Just because a book has some offensive content is not enough of a reason to ban a book, the general value of The Adventures of Huckleberry Finn greatly overshadows any offensive language it may contain. It shows how the American public thought back then, their morals, and their way of life. It was simply they way they were brought up. In Chapter 32 of Huckleberry Finn Aunt Sally asks if anyone was hurt in a steamboat accident, Huck replies, "No'm. Killed a nigger”(Twain 167). The subject is then closed because no “people” were harmed, and in their minds, nobody was. That is something that cannot be expressed in a textbook or a teacher with the same degree of authenticity. The book immerses the student in a time where slavery was accepted. Teachers taught it, pastors preached it, mayors practiced it, and children saw absolutely nothing wrong with it because that is how they had been brought up. Huckleberry, however, was not raised “proper” and so had an almost completely clean head about the subject “The Widow Douglas, she took me for her son, and allowed she would sivilize me; but it was rough living in the house all the time” (Twain 1). He saw Jim as a person and was even willing to go to hell to protect him. Just his use of the word “nigger” did not make him a bad person; it was exactly the way people talked back in that period of time. The book tries to show that black people were just as human as white people and was probably the most blatant anti-slavery book of the time, “many scholars consider it a staunchly antiracist novel”(Zwick, Jim. “Should Huckleberry Finn Be Banned?”). If only that idea was appreciated today, the book would come across as a classic instead of a source of debate.

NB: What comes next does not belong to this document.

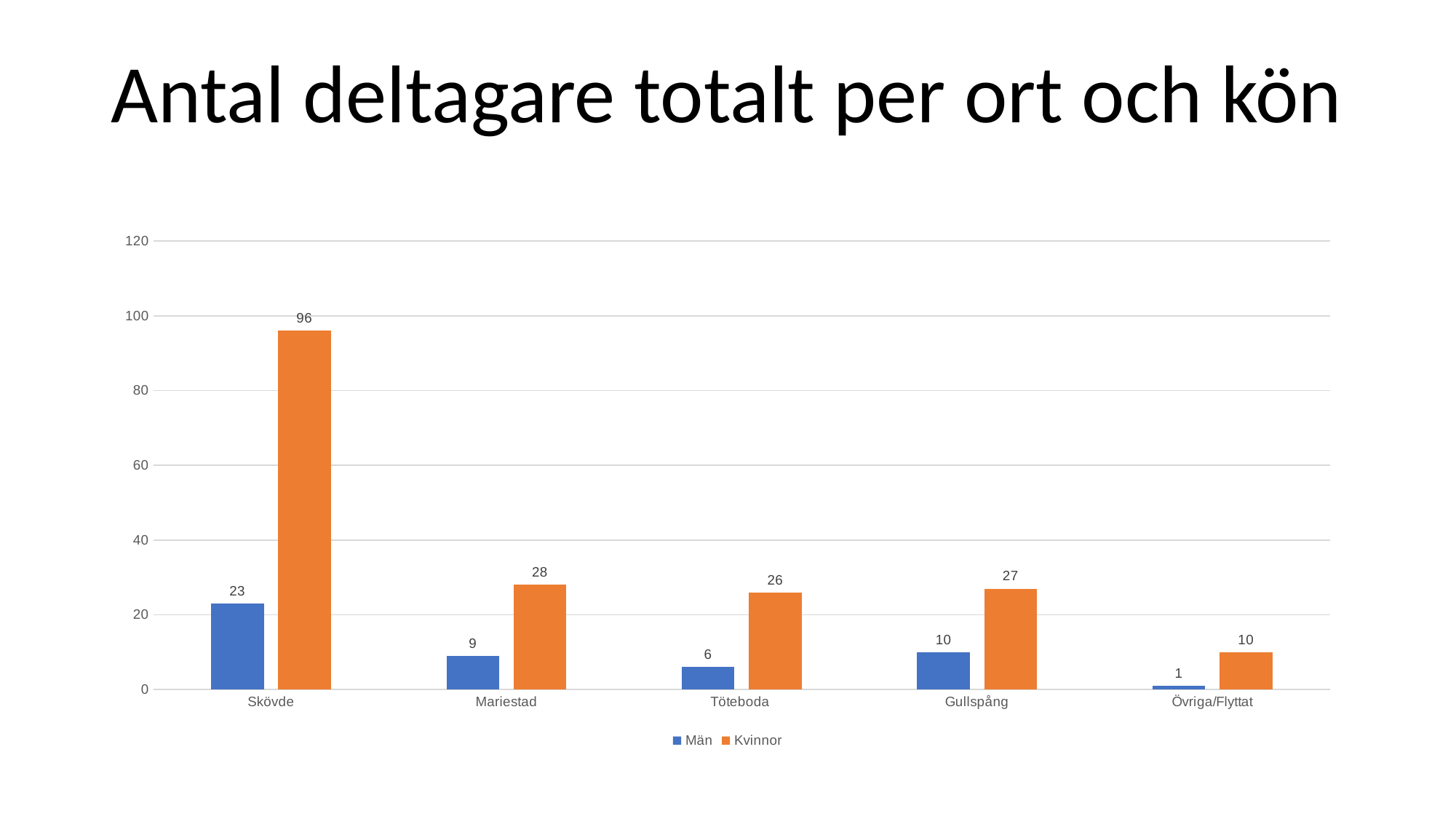
Which is larger: Män in Gullspång or Män in Mariestad? Män in Gullspång How many series does the legend list? 2 What is the title of the chart? Antal deltagare totalt per ort och kön Which location has the highest value for Kvinnor? Skövde What is the value for Kvinnor in Skövde? 96 How many locations are shown on the x axis? 5 What is the difference between Kvinnor and Män in Skövde? 73 Which location has the lowest value for Män? Övriga/Flyttat What is the value for Kvinnor in Töteboda? 26 What kind of chart is shown on the slide? Bar chart What is the total of Män and Kvinnor in Gullspång? 37 What is the value for Män in Mariestad? 9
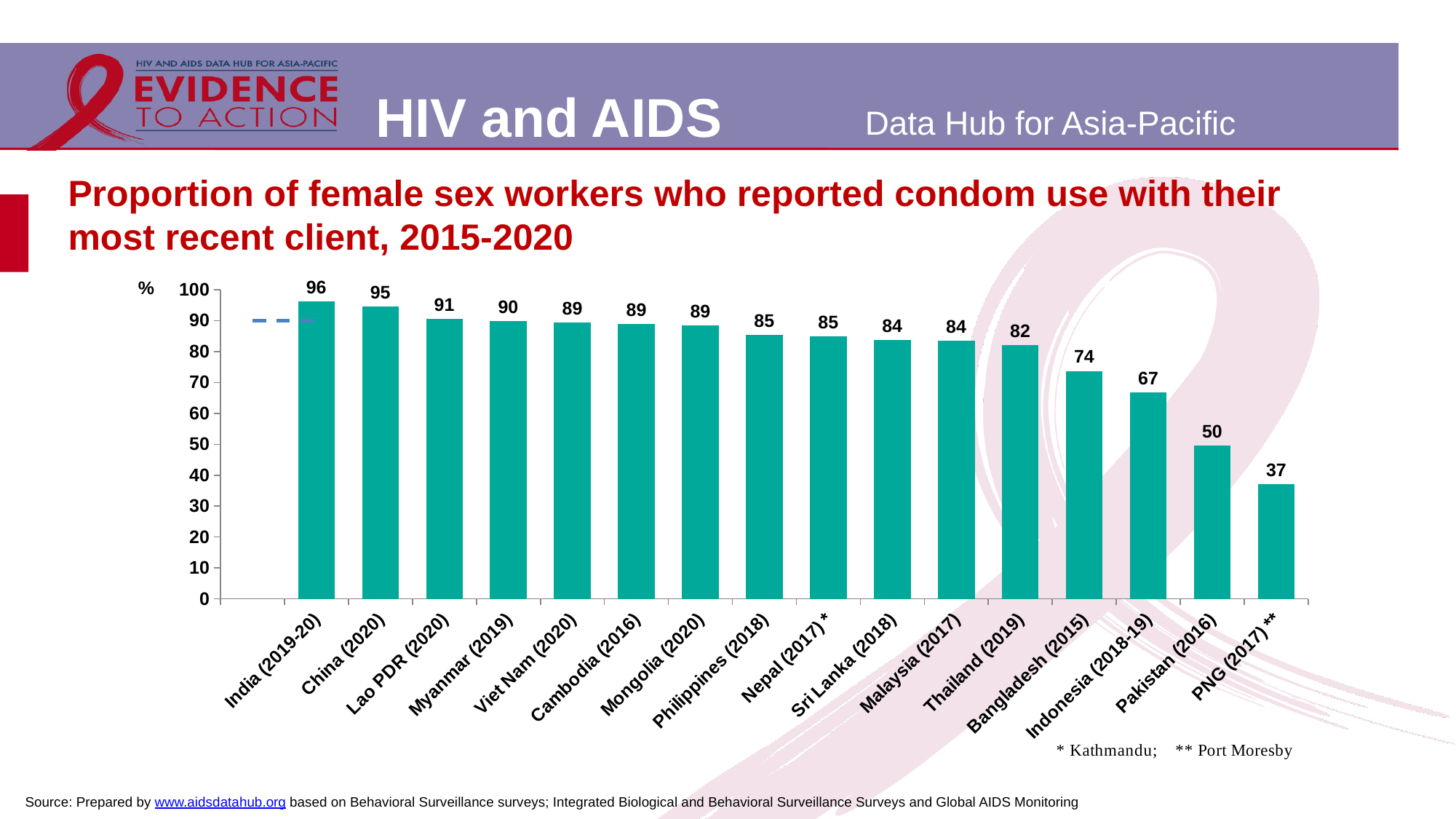
What is the value for Indonesia (2018-19)? 67 Which country has the lowest proportion? PNG (2017) Which country has the highest proportion? India (2019-20) What is the title of the chart? Proportion of female sex workers who reported condom use with their most recent client, 2015-2020 What kind of chart is shown on the slide? Bar chart Which is larger, the value for Bangladesh (2015) or the value for Malaysia (2017)? Malaysia (2017) Do the values rise or fall from left to right along the x axis? Fall What is the difference between the values for China (2020) and Pakistan (2016)? 45 What is the value for Thailand (2019)? 82 What is the value for India (2019-20)? 96 How many countries are shown on the chart? 16 What is the difference between the values for Lao PDR (2020) and PNG (2017)? 54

The Adventures of Huckleberry Finn is an avid anti-slavery novel, and despite flawed criticism from close-minded individuals, is one of the finest windows into a dark period of history that we all must deal with. One will not completely understand the way of life when slavery was accepted until they have read an entirely unbiased and uncensored book written during that time and dealing with the topic of slavery.


Bibliography:

Twain, Mark. The Adventures of Huckleberry Finn. New York: Dover Publications, Inc., 1994.

Zwick, Jim. “Banned Books and American Culture”. Adventures of Huckleberry Finn: A Banned Book. 2 February 2001. .

Zwick, Jim. “Should Huckleberry Finn Be Banned?”. Adventures of Huckleberry Finn: A Banned Book. 2 February 2001.